Below are some recent tweets from a foster parent evidently frustrated by the needs of an 18-year-old and 11-year-old living under their roof. Understandable! Both ages present unique challenges, particularly with the compounding element of an inadequate foster system. Anyone with children of their own — biological offspring or not — would be able to commiserate. But the reason these posts drew outrage (I’ve cropped out the person’s name because anyone who would want to yell at them either already has or will look up the account shortly) is the cold analysis of their relationship to these vulnerable youths, and supposed failures on the kids’ part.
Again, saying something like, “My family is having a hard time right now,” or “I’m struggling to get through to my 18-year-old,” or even just “Any tips for helping an 11-year-old adopt to a new living situation?” would have been met with sympathy and support. But no. There is a kind of parent — this individual is by no means an outlier, just a handy example — who cannot stop themselves from shitting on their kids, describing them only as financial and emotional burdens and misusing the language of mental health to argue their own victimization. They express their difficulties with parenting in a way that reads as loveless, whereas other parents easily communicate, even when griping at their responsibilities, that it isn’t a soul-sucking office job.

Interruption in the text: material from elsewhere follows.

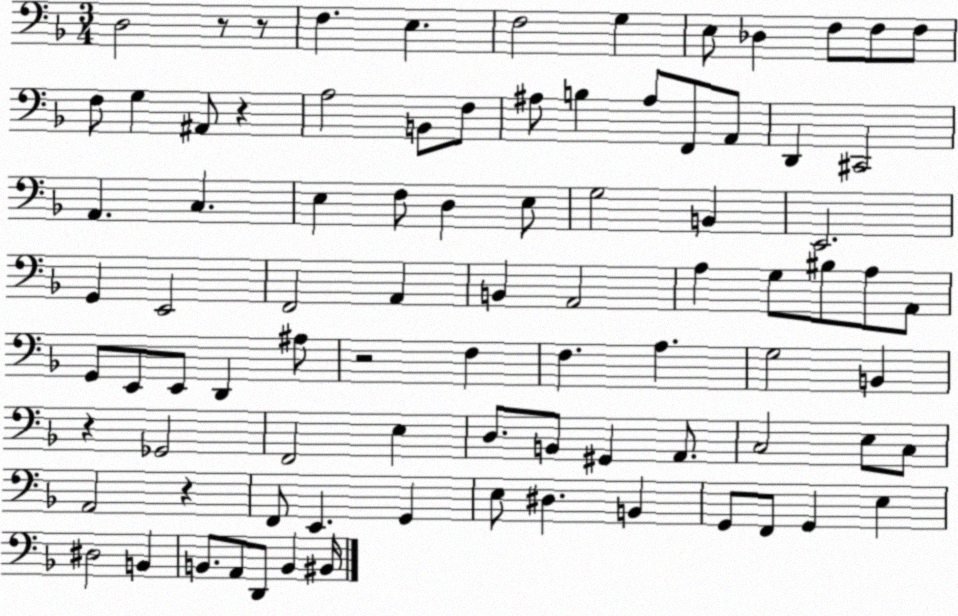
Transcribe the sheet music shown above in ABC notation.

Worse still, this way of leveraging kids for content — to build an online identity, no less — is available for those kids to find, either now or later. We are coming due for a generational reckoning: teens and young adults discovering all the nastiest, most hurtful things their parents wrote about them for a large audience. And for what? Likes? Approving replies? If you think it’s impossible to talk to them now, good luck explaining these narcissistic plays for engagement.
We all have shameful thoughts in moments of strife, and it’s not even necessary to keep them to yourself: A close friend or therapist can lend an ear while reserving judgment. The public, however, doesn’t hold back. If you’re going to share the lives of your children with them, it had better be with an overt sense of love and compassion, or you’re going to Main Character jail. Oh, maybe you’ll get off easy the first couple times, but one quote-tweet is all it takes to bring on the firestorm. I’m not saying it’s an ideal system — only that with a little more self-awareness, you’ll never set it off. Let the kids handle the reckless posting. You’re supposed to be the adult.